Keep to one stretch of the data below, the lines from the one with "Montagnes de Milou" up to and including the one with "dancer puts on", and return that stretch exactly.

==== EXERCISE INPUT ====

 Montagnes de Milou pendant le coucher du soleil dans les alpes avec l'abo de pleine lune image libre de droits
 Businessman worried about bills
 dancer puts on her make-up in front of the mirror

====
==== EXERCISE INPUT ====

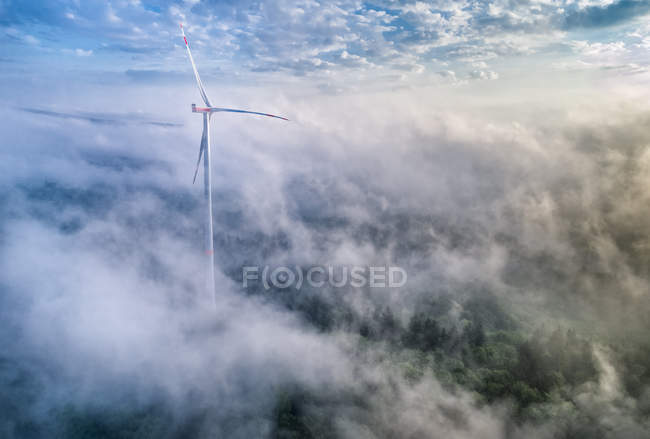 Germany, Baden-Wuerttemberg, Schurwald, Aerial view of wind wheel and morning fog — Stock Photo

====

_WRITTEN ANSWER_
 Montagnes de Milou pendant le coucher du soleil dans les alpes avec l'abo de pleine lune image libre de droits
 Businessman worried about bills
 dancer puts on her make-up in front of the mirror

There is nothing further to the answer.